- Born: c. 1959 (age 66–67) Harbin, Heilongjiang, China
- Citizenship: Hong Kong
- Occupation: Businesswoman
- Board member of: Imperial Pacific
- Children: 1

= Cui Lijie =

Chinese billionaire businesswoman

Cui Lijie (崔丽杰 (Cuī Lìjié); born c. 1959) is a Chinese billionaire businesswoman, Hong Kong citizen, and majority owner of Imperial Pacific. Lijie resides in Saipan.

== Background ==
Originally from Harbin, Heilongjiang, China, she is a former barefoot doctor who worked in the countryside. In 1988, she invested in an auto parts and equipment factory serving a military school in Harbin. She later invested in pawnshop lending and real estate.

== Career ==
She and her son Ji Xiaobo (纪晓波) became involved in the Macau casino junket business in 2009 through a company called Heng Sheng. In September 2013, Cui Lijie's company Inventive Star Limited acquired a publicly listed Hong Kong company called First Natural Foods after its founder had been accused of embezzlement. In December 2013, First Natural Foods acquired Heng Sheng for HK$400 million. In 2014, First Natural Foods was renamed Imperial Pacific.

Cui Lijie remains the majority beneficial owner of Imperial Pacific, which owns an exclusive casino license for Saipan and a $600 million beachfront hotel. Her son has been described as the "mastermind" of Imperial Pacific's casino in Saipan.

On January 13, 2026, United States Immigration and Customs Enforcement arrested Cui Lijie for alleged violations of immigration law.

=== Casino controversies ===
In 2017, the Federal Bureau of Investigation (FBI) raided the construction site of Imperial Pacific's casino in Saipan over a "federal violation of the workplace visa system" following the death of a construction worker in March 2017. Construction workers from a subsidiary of state-owned China Metallurgical Group Corporation were unlawfully employed on the island to build the casino. In April 2017, Bloomberg News reported that the United States Department of Justice was investigating Imperial Pacific for money laundering. The FBI executed search warrants on Imperial Pacific's offices in Saipan again in March 2018.

In April 2019, the United States Department of Labor secured a $3.3 million judgment against Imperial Pacific for wage and overtime violations.
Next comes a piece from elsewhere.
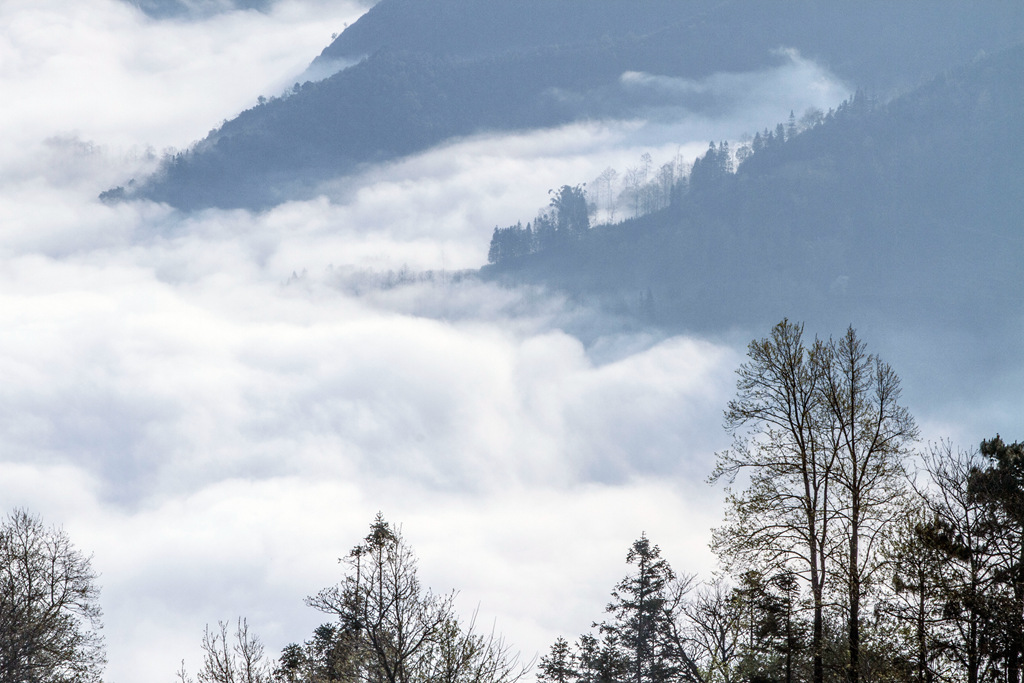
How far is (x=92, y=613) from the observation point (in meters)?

In September 2019, the Equal Employment Opportunity Commission filed a lawsuit against Imperial Pacific for sexual harassment and discrimination.

In November 2019, the FBI raided the offices of Imperial Pacific for evidence of money laundering and wire fraud, and a federal grand jury subpoenaed the company regarding a corruption probe involving links with Northern Mariana Islands governor Ralph Torres.

In March 2020, Imperial Pacific disclosed that the Financial Crimes Enforcement Network was probing it for possible violations of the Bank Secrecy Act. In June 2020, the Commonwealth Casino Commission of the Northern Mariana Islands announced that it was seeking to suspend Imperial Pacific's casino license for non-payment of money owed to a community benefit fund.